Container orchestration with Docker Datacenter

Hello, I am Richard Weber, a Devops consultant here at Eficode. I attended the Devops2016 conference and today I am writing about the presentation that Markus Suonto held about Docker Datacenter.

The presentation started with a high level overview of the system, which components it consist of and what they do. After that he showed a short demo of how the system is used in practice when developing software for it, and when deploying said software into the environment.

The system consists for two main components, the Docker Universal Control Plane, which is the controlling system for the compute environment where applications are run, and the Docker Trusted Registry, which is a system where you store Docker images. It is Dockers commercial product for running an on-premises Docker Registry where you store your images (the SaaS counterpart is the Docker Hub).

The Docker Universal Control Plane (UCP) build on top of the open source components, the Docker Engine, Docker Compose, and the clustering system Docker Swarm. What it adds to these is a web based graphical user interface where you get an overview of everything running in your cluster, and the ability to do user access control. Markus focused on the user access control part, which he thought was good, but still lacking. The concept is that you provide users and teams with labels that they have access to. This system is very good in theory as it allows for very fine control of what different users can access, but I have to agree with him on the lacking part. These labels are only available for Containers. The other resources, like networks and volumes, do not yet support these. Once these labels are available for other resources this system will be a lot more mature.

The Docker Trusted Registry is a more mature product, and as these components can be run separately you don’t need to have the UCP to be able to run the Registry. The registry has user access control, but it is not label based. It has teams and users, and both entities can own repositories (images). So if you need an on-premises Docker Registry and don’t want to set one up with the various open source alternatives, or maybe you want the ability to send a support ticket, this could be a great tool for you.

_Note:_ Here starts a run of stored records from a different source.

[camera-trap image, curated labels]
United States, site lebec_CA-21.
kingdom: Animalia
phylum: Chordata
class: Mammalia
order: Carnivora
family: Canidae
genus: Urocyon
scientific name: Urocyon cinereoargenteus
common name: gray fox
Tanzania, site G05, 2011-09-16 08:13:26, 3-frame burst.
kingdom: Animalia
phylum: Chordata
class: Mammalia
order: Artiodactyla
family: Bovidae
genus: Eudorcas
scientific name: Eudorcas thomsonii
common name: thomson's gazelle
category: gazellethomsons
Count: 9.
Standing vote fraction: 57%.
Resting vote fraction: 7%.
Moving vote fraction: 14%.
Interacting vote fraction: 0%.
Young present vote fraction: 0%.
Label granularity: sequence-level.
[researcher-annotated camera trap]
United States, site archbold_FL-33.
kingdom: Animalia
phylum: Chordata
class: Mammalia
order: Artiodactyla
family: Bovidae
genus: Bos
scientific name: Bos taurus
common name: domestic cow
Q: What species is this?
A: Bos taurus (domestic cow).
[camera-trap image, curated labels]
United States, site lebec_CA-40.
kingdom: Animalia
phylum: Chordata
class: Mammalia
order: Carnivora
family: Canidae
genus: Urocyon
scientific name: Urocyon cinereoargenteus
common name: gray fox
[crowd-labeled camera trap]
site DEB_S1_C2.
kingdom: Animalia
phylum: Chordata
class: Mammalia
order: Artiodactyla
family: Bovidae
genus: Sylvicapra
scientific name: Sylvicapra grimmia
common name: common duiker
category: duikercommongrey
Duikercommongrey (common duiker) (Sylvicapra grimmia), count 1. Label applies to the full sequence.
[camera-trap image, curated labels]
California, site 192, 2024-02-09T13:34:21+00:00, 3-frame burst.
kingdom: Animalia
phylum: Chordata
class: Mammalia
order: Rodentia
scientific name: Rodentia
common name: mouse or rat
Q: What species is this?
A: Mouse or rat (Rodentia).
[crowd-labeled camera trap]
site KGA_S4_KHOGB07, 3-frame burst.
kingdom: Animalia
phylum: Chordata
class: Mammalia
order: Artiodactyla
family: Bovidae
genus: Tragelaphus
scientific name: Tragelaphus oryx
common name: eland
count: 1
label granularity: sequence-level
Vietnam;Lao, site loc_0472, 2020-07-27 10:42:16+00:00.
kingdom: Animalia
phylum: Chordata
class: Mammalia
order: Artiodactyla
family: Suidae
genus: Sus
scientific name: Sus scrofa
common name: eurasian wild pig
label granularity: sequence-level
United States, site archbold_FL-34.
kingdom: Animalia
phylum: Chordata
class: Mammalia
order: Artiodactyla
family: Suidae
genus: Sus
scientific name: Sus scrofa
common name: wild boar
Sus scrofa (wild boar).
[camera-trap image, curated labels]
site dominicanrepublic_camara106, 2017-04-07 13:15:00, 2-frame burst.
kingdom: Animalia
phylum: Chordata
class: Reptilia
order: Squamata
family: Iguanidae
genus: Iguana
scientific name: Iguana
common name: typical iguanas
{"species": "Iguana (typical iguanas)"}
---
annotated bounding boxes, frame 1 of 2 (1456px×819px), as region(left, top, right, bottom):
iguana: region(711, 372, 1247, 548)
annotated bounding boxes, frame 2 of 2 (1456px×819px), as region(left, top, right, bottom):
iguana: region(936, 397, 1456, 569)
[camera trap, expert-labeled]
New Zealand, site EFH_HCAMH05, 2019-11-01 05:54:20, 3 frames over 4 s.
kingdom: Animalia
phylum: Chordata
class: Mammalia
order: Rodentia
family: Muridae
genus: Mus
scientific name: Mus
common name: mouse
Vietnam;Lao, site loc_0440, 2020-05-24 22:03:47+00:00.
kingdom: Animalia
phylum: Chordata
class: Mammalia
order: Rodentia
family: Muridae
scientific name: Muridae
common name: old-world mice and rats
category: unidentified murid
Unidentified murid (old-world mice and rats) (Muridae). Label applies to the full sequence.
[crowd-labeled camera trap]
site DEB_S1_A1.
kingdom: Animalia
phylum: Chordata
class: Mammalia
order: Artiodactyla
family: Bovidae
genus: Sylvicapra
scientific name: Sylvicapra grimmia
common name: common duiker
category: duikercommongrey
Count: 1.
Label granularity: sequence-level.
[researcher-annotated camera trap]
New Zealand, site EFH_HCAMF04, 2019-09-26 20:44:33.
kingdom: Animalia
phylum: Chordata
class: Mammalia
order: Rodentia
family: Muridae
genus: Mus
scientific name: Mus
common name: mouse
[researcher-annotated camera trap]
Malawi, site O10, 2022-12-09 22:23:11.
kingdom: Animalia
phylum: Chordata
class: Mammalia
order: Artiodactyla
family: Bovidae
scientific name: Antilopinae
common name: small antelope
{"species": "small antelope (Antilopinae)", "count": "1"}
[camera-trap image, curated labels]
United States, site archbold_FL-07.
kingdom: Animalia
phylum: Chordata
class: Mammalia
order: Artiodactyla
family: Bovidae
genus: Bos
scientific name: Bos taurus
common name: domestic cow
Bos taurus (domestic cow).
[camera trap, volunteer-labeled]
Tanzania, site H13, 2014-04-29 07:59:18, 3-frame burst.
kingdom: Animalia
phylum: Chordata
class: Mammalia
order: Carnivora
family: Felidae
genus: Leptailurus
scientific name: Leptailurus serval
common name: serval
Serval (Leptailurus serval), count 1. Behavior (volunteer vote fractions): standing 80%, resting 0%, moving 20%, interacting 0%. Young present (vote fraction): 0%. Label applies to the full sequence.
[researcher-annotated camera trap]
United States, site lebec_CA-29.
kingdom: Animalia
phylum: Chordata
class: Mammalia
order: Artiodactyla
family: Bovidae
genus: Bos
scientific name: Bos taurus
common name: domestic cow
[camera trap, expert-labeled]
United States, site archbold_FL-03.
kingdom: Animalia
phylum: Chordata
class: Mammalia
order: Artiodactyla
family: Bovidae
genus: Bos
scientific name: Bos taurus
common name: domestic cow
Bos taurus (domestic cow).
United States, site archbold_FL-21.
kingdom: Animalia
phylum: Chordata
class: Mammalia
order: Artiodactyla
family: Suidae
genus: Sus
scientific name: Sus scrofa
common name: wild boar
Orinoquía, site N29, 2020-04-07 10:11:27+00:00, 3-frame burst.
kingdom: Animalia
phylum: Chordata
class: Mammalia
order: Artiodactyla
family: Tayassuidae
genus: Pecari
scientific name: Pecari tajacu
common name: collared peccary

Next he went on to show a demonstration on how you as a developer use Docker Compose to define the entire Docker based stack that your application needs, and how that file can be used to quickly run said stack locally on your laptop. After that he proceeded to push the images that he built of his application to the Docker Trusted Registry. He then showed how the same Docker Compose commands were used to deploy the application in the cluster. The only thing that changed was that he downloaded a bundle that contained certificates and configuration files from the UCP, one of the files were a simple shell script that exported a couple of environment variables that the Docker client uses to determine where it should point its commands.

In total I think that the Docker Datacenter package can be great for those who are familiar with the Docker commands and environments, as the same commands are used to control the system. Once the access system in the UCP is more mature I believe that this is going to be a strong competitor on the market when Docker orchestration is concerned.

If you were unable to be at the event and would be interested in this presentation, you can watch it here (Markus Suonto, Eficode):

https://www.youtube.com/watch?v=2HmI3MocKJk&index=9&list=PLvo3403u1dyiNuttzUKaPThO3UXBBug3w

Thanks for reading!

P.S. Since version 1.11 of the Docker Engine labels will be supported for networks and volumes, which means that the lacking part of the permission system may go away sooner rather than later.